• [Activity list]
1/ Answer these about the beach walk text:
(a) For about how many years have the writer and the friend been friends?
(b) What kind of lunch were they meeting to have?
(c) What does the writer call the blue of the sea?
2/ Please repeat the beach walk text word for word, starting at "Today I was" and ending at "of other folk.".
3/ Write the next part of the beach walk text, picking up after its final sentence.

• [Selected text]
▼▼▼

Today I was meeting a friend down at the beach for lunch at 12 noon. We've been friends for nearly 40 years, and I was his minister for nearly half that time. Unassuming, kind, quiet, coping with late life issues of illness, bereavement and the probability that soon it would be best to be within a more sheltered living environment. But a man who is so much more than these encroachments; in his day a very good footballer, a lifelong Christian whose faith oozes faithfulness and integrity, a man whose family love and celebrate him, and he them, and someone for whom hundreds of people thank God or their lucky stars or whatever, that they encountered this serial helper of other folk.
It's hard to describe the constituent parts of a human friendship - affection, admiration, shared joy and laughter, also shared sorrow and tears, and as well as that memories of life that intertwined with him and his family, and us and our family. So we were meeting to have a soup lunch, a catch up with recent whatever's been happening, and at least some attempt to understand 'the state of the country'!
But before then, I had arrived early enough to have a coffee, before a long walk the length of the beach and back. The tide was out and on the turn, the sea was that January blue that can't be improved by photo-editing, and the waves were in determined mood to draw attention to themselves. The result was a couple of hours of alternating thinking, and not thinking, paying attention to my inner climate but then looking outwards to a world that gets on with what its doing no matter what my inner world is like. The result was a sense of the presence of the Creator who makes waves. The sea is like an extra sacrament to me, a place of grace, of remembered encounters, of healing and hearing, an ancient rhythm of movement, sound and sight. Several times I stopped, stood, waited, wondered, looked, listened, breathed in beauty and breathed out thanks, in general and in particular.

▲▲▲

• [Data shown]
▼▼▼

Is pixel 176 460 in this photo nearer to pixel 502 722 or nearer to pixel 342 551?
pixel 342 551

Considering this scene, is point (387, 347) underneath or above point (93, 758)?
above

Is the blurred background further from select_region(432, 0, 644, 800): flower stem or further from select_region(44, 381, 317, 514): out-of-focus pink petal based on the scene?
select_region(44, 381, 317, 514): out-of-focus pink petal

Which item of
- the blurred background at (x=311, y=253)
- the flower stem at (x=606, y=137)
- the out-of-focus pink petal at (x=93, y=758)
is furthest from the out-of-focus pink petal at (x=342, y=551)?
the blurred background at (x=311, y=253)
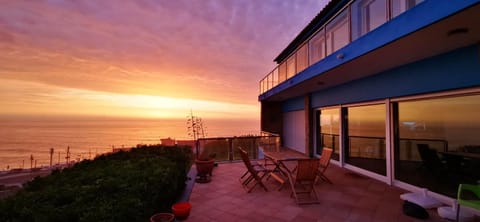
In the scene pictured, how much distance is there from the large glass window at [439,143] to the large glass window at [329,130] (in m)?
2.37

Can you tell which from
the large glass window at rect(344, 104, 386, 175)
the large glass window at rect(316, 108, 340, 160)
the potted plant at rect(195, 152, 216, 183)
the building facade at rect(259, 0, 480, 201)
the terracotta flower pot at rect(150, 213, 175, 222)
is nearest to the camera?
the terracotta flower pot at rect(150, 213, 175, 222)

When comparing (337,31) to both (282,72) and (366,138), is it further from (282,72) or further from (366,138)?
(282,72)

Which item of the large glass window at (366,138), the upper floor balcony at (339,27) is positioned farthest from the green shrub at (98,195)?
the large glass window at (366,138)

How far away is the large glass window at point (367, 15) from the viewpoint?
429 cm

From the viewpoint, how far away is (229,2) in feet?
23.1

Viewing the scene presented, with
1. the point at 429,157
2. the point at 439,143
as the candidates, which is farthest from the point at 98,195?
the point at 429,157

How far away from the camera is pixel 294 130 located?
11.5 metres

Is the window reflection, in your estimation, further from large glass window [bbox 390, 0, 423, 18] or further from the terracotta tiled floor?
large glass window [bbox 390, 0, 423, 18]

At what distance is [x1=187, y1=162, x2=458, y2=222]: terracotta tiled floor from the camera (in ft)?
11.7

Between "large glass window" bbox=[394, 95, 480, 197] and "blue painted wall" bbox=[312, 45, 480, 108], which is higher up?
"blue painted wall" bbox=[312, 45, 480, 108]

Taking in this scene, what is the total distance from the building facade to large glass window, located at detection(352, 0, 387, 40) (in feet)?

▲▲▲

• [Responses to the tasks]
1/
(a) Nearly 40 years.
(b) A soup lunch.
(c) That January blue.

2/
Today I was meeting a friend down at the beach for lunch at 12 noon. We've been friends for nearly 40 years, and I was his minister for nearly half that time. Unassuming, kind, quiet, coping with late life issues of illness, bereavement and the probability that soon it would be best to be within a more sheltered living environment. But a man who is so much more than these encroachments; in his day a very good footballer, a lifelong Christian whose faith oozes faithfulness and integrity, a man whose family love and celebrate him, and he them, and someone for whom hundreds of people thank God or their lucky stars or whatever, that they encountered this serial helper of other folk.

3/
On the shell-encrusted breakwaters there are usually turnstones feeding. So small, swift, fragile and persistent. Photographed (picture at the top) against the backdrop of the waves, they have perfect timing to skip, fly and dart back, an instinctive ballet performed to the accompaniment of that same ancient rhythm of musical waves. Jesus said, "Look at the birds of the air..." - being the inclusive kind, he would also mean "look at the birds near the sea". Same lesson to be learned. They don't spend their lives anxiously predicting what might happen; instead they go about their lives, turning stones to eat, doing what they do and being what they are.
A two hour walk becomes a mini pilgrimage along the shore. At one point I stopped for some minutes, camera in my pocket, paying attention to the play of light on water and sand, raking around amongst the multi-coloured pebbles, listening for that pause just as the wave balances for the right moment to tumble. I was obviously absorbed in the pebbles because the wave tumbled noisily enough, but I found myself in six inches of foamy water. I'm obviously less agile than the turnstones.
By the time my walk was finished the sea had done its work as nature's specialist in sensory therapy. No matter the inner climate, the weather of the heart and the pressures on the inner barometer, the sea is a reliable counsellor. Gathering to itself the words spoken and the more difficult thoughts of guilt and gratitude, washing away the deep footprints of resentment stamped on the sand; and then re-setting the rhythms of come and go, of give and take, enabling us to recover faith in the inner ebb and flow of daily life, as regular as the tides, and as renewing.